My third year of teaching, I was finally out of survival mode and in the groove enough to have a life outside of school. A masters degree had been a long-time bucket list item. I had always said my undergraduate degree was for the job, but my future graduate degree would be for the education. Now with some money in the bank account, I could pursue an online M.A. in Biblical Theology from a Catholic University. Two standout teachers made this an incredibly enriching year of study and growth for me - Dr. Michael Barber and Dr. John Bergsma.
Dr. Barber, a founding university faculty member, taught THEO502: Foundations of Biblical Theology. One of my first impressions of him came from opening the reading lists for the class. The required readings were extensive and challenging, and the recommended readings were so far overshot that I didn't have a chance of getting through a quarter of that material. He immediately earned my respect simply for having a book list that long. It gave me to know two things right away: Dr. Barber was at least 700% better read than I was, and the bar was high.
Dr. Barber's classes were fast-paced, but followable. He provided a detailed outline of the content of each lecture. I had never seen notes with their own footnotes before, but I realized quickly that Dr. Barber was extremely detail-oriented, and he expected the same of us. He spoke in a combination of being both quick and succinct, which allowed him to cover a lot of content over a relatively short period of time. His planning and organization kept the classes purposeful and productive. As a teacher, this was a lesson inside a lesson. Not only was I learning the basics of theology - how and why to study it - I was seeing how extensive work outside the classroom brought about the learning inside it. We respected our professor for the rigor he imposed on himself, and it motivated us to aim higher.
The content he covered gave a much wider context for the theological books I had read in the past. It gave me a sense of where we had landed in the whole history of the discipline. I remember slogging through Ratzinger's The Nature and Mission of Theology, enough of it now unlocked that the margins were popping up with exited notes and connections. This foundations course was not only providing the necessities for the degree; it was also providing motivation and inspiration to do the work that would be required.
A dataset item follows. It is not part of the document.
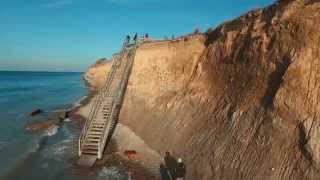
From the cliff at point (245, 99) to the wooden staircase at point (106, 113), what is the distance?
2.24 m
If Dr. Barber was the setter, Dr. Bergsma was his outside hitter. In BIBL511: Pentateuch, he applied practically what Dr. Barber had laid out theoretically. A visiting professor, his class was uniquely timed to overlap with my short enrollment. From the very beginning, I knew I was very lucky to take his course. One of the main texts for the class was the draft of an Old Testament commentary that Dr. Bergsma was co-authoring. My two favorite undergraduate courses had been ones where the professors authored their own textbooks. These teachers can present a depth of content that only comes from years of their own labored study. Just like Dr. Barber, Dr. Bergsma was meticulously prepared, and we students reaped the benefits.
The fact that Dr. Bergsma was advanced in his field did not mean his presentations went over our heads. He had a knack for simplification of complex ideas, and his dry oversimplification of humorous ideas kept us all laughing. He was known for his stick-figure illustrations and goofy impersonations of biblical patriarchs. Again, lessons in pedagogy underlaid the lessons in theology. Complex ideas can be distilled into accessible language, and the entertainment value of a class should never be underrated.
Dr. Bergsma illumined parts of the Bible that had been nonsensical to me. Leviticus is usually the book that bogs down well-intentioned readers attempting the Bible from beginning to end. Only 3 books in, they get dietary laws, washing rituals, and even guidelines on baldness. I had usually heard of these as reasons to discount the Scriptures; if such were God's laws in the Old Testament, certainly current laws of the Church were just as ridiculous. But Dr. Bergsma put these codes, so seemingly out-of-touch, into a historical and whole biblical context. I saw how fitting they were for the purpose at hand, and Leviticus unexpectedly became one of my favorite Scriptures.
This "hermeneutic of unity," this way of approaching the Bible as a tightly interwoven story, was absolutely thrilling. Of course, the Bible is mysterious, containing many seeming contradictions. But digging deeper and looking for ways to reconcile the surface-level questions was more satisfying than any deconstructive tack. Dr. Barber and Dr. Bergsma exemplified this approach in their scholarship and, in their own individual styles, modeled the highest quality teaching.